Ultimately he realized that the clients were not just paying for the time he’s working, they’re also paying for peace of mind and immediate availability to any question that needed to be answered for the business’s technology. To do this he needed a lot of staff. Thanks to advice from his peer group of similar businesses, he decided to increase his price by 20%. He figured that if 20% of his clients left he’d only have 80% of the work to do with 100% of the revenue he had before.

How did it affect his valuation?

Like we said soon he had a business that was 17% EBIDTA rather than 4%! In terms of take home dollars, and the formula that his buyer used to acquire his company, it was worth a TON more.  Jamison knew if he had locked in contracts that a buyer who collected money the first of each month would pay WAY more than if he had to resell new agreements / time and material each month.
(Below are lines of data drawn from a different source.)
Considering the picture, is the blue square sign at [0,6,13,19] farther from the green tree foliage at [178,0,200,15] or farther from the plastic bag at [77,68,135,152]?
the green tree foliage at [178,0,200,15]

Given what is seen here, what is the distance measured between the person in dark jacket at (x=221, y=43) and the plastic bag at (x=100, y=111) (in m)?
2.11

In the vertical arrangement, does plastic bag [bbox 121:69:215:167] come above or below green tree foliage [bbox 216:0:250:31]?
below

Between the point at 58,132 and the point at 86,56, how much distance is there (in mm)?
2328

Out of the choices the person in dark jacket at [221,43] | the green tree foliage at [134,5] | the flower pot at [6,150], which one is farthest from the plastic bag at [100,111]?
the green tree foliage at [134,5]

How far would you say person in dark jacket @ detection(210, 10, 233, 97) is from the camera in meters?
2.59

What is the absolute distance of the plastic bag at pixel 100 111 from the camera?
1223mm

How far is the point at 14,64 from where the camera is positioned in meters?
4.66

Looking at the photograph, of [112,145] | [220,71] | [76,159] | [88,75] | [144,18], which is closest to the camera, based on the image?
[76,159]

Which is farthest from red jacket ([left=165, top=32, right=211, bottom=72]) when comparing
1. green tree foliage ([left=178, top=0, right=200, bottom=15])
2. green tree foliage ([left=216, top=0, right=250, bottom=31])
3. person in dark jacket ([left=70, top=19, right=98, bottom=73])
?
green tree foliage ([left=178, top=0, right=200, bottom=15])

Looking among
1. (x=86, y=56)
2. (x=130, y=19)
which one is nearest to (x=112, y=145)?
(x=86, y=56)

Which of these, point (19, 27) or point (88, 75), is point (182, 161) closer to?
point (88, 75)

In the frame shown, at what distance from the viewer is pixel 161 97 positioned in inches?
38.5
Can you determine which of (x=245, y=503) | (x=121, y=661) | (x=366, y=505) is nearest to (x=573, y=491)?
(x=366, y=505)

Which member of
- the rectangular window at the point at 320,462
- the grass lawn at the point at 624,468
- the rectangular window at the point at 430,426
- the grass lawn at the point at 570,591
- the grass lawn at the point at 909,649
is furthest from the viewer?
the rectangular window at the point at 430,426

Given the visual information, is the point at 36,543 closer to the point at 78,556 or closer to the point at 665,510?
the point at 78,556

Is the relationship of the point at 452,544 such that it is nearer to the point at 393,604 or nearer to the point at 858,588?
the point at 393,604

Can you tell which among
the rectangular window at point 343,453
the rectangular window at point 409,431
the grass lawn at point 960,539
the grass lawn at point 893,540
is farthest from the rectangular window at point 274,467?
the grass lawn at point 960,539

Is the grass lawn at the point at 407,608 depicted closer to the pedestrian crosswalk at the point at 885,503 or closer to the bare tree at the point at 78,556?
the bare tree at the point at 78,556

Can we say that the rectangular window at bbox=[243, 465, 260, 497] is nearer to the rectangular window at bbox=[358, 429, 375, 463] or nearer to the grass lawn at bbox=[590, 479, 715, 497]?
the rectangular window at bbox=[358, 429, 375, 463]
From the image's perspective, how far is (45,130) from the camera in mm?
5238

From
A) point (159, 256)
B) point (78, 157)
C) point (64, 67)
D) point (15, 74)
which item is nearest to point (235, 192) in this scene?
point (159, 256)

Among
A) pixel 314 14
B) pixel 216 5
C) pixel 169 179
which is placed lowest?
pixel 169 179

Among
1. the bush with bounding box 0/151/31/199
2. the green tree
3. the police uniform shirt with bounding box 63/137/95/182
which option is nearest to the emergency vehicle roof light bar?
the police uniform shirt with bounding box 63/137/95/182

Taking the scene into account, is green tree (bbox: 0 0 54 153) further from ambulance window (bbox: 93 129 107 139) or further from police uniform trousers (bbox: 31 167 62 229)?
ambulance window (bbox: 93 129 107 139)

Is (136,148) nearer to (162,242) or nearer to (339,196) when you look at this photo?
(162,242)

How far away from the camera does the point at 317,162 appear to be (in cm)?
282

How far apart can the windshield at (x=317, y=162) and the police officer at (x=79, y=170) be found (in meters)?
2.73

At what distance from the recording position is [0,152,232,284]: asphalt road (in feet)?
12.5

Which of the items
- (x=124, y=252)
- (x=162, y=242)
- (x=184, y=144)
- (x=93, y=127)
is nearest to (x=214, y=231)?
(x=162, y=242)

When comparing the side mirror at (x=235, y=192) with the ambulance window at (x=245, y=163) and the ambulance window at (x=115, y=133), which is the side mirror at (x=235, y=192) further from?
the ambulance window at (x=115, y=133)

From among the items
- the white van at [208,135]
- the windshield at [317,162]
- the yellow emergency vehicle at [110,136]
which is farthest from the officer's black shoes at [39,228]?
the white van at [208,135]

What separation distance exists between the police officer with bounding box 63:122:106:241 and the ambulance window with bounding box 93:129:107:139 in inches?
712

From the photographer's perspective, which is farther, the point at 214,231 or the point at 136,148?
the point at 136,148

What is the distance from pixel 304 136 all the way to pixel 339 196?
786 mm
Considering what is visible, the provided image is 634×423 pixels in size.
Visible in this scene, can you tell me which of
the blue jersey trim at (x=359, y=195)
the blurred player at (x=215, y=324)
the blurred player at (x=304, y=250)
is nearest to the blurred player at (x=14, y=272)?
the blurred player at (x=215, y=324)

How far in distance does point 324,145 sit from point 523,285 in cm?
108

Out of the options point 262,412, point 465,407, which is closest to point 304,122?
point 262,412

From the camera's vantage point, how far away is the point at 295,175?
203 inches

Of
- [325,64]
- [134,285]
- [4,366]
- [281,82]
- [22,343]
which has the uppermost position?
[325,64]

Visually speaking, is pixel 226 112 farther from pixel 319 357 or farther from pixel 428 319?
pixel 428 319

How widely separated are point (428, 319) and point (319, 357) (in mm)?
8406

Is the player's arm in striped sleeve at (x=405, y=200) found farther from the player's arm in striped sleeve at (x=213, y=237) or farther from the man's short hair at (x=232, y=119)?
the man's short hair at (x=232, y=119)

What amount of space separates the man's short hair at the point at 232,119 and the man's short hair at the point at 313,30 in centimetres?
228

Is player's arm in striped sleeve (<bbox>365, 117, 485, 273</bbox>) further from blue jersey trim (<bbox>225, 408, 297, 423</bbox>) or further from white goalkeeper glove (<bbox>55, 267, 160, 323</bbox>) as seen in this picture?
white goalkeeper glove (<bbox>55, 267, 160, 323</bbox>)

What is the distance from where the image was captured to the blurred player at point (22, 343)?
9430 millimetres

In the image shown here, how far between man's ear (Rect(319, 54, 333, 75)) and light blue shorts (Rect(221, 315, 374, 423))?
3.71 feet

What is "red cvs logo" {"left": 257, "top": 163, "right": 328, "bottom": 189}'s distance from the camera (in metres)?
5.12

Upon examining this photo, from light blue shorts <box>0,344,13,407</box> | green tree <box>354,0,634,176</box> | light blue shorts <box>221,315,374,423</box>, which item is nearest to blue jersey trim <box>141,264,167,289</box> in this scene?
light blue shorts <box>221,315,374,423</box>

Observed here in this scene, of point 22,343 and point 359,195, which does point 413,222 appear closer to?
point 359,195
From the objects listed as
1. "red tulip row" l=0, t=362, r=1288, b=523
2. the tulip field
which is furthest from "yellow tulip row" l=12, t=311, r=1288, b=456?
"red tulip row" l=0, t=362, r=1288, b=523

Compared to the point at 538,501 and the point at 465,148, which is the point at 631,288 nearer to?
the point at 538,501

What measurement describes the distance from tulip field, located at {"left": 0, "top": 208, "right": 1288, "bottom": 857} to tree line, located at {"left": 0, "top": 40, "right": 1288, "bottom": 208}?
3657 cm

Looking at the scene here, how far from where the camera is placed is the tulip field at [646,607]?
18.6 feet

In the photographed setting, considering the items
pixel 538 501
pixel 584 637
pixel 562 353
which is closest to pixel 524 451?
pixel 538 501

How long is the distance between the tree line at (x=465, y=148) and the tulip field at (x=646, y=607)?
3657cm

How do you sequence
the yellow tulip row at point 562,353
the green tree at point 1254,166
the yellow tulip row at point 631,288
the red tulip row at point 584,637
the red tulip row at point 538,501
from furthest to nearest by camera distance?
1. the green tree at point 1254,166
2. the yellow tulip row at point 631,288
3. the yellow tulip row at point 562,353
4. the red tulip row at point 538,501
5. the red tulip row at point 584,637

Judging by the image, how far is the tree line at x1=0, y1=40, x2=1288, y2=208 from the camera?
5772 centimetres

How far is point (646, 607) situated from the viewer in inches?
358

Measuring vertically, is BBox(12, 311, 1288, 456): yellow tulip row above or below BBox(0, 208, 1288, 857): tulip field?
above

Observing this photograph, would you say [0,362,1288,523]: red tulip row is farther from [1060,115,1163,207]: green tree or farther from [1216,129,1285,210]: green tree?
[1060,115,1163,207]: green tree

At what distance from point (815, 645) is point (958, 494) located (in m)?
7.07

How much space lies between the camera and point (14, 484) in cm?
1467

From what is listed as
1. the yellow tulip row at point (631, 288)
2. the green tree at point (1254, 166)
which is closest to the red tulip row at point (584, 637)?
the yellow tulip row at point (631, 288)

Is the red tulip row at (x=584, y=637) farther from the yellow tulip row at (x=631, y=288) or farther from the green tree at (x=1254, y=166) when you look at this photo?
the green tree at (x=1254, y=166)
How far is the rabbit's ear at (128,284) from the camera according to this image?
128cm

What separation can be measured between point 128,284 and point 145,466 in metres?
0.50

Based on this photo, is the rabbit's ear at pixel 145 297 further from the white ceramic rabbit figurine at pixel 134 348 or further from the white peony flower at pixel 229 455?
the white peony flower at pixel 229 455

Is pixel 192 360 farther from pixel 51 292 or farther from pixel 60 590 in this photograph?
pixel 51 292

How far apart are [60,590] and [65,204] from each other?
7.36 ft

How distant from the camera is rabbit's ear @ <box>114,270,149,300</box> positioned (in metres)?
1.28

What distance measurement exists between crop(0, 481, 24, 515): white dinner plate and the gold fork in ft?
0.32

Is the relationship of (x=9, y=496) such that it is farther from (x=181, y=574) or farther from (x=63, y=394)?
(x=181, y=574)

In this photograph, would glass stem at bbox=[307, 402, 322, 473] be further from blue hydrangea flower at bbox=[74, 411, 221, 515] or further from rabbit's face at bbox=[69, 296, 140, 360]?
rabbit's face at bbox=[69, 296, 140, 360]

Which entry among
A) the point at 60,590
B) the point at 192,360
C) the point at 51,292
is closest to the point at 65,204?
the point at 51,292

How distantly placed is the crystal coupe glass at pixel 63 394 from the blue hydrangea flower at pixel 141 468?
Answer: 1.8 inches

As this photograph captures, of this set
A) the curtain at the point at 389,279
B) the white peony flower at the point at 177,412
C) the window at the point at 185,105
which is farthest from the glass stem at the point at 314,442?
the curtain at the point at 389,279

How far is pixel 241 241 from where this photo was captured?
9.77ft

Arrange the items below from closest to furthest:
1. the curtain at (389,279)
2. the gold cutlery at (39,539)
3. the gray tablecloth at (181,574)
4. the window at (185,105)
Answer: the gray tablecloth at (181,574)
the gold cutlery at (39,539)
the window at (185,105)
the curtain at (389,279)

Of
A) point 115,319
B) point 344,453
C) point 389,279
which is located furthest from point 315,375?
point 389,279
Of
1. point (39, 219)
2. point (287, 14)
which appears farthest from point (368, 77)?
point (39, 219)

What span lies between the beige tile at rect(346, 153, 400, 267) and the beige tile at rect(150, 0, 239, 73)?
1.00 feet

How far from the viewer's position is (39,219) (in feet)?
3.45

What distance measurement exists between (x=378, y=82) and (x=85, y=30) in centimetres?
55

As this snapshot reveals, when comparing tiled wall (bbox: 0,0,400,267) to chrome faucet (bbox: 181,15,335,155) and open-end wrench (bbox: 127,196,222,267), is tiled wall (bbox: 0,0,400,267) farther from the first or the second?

Therefore, it was less risk for a buyer (especially a strategic competitor) to take Jamison’s company and their clients and bring them into their platform.  They had more time, energy and resources that they could apply to keep those customers.  With a contract in place it allowed them to prove their service, trustworthiness and ability to exceed the client’s expectations before the agreement came due.

How did he structure the deal to sell?

He used a specific industry broker that created a slightly different structure than the standart multiple of EBIDTA. It was actually a company who he’d used and dealt with when he was doing acquisitions for his own company.

To judge the risk he dissected the deal into 2 different buckets:

  1. The “guaranteed bucket” – this is the guaranteed section which would be structured with equity, downpayment and the guaranteed payments over time.
  2. The “high-risk bucket” – the high-risk would be taken up with the earnout and certain benchmarks that had to be hit to receive the payment.  Almost a commission if everything went right.  He thought of this like icing on the cake if it all went well!

What did he learn from previous acquisitions that helped him when it came to his own sale?

The maturity balance:

One of Jamison’s key drivers in his plan came from the operational maturity level (OML – created by Paul Dippell) of an Managed IT Services business.  Jamison realized from this method that he should strive to bring on clients with the same, or within one level, of operational maturity as his own. The OML is on a scale of 1 – 5 and it had a variety of factors based on Key Performance Indicators and EBITDA requirements.

The OML model help vet out his potential clients, how much work they will be, and how much profit he could expect.  It allowed Jamison to understand and size up the potential companies he wanted to buy AND what potential buyers he thought would be a great strategic fit to sell to. The risk of a bad deal was significantly mitigated based on the method of analyzing customers and competitors.

Why did he sell:

He hired and acquired an excellent COO, along with a high caliber management team, after his third acquisition.  After his COO and he sat down and went into some deep budgeting exercises, they recognized they had a leadership team and company structure that cost too much and needed to be restructured.

Once that problem was solved, the  business was in a much better place and Jamison knew the company numbers were in the range of what he originally planned for a potential sale. Not to mention, after years and years of working his tail off Jamison wanted more freedom to pioneer new concepts in the marketplace, not to mention to hedge his bets by taking some chips off the table to safeguard his and his family’s future.

What’s it like being an employee for a buyer?

He has lasted a year at the new company.  In industry terms, they were on the top of the OML range with over 100 employees and lots of systems and processes… which is great for a company like that to make money and continue to grow!  However, for Jamison, who is a creative and ambitious entrepreneur, it was difficult to be constrained by the systems of a mature company.

What’s he doing now?

Jamison has many different opportunities that are knocking on his door, from startup, to CEO of other multiple companies.  He is in the middle of figuring out what his journey looks like in his second half!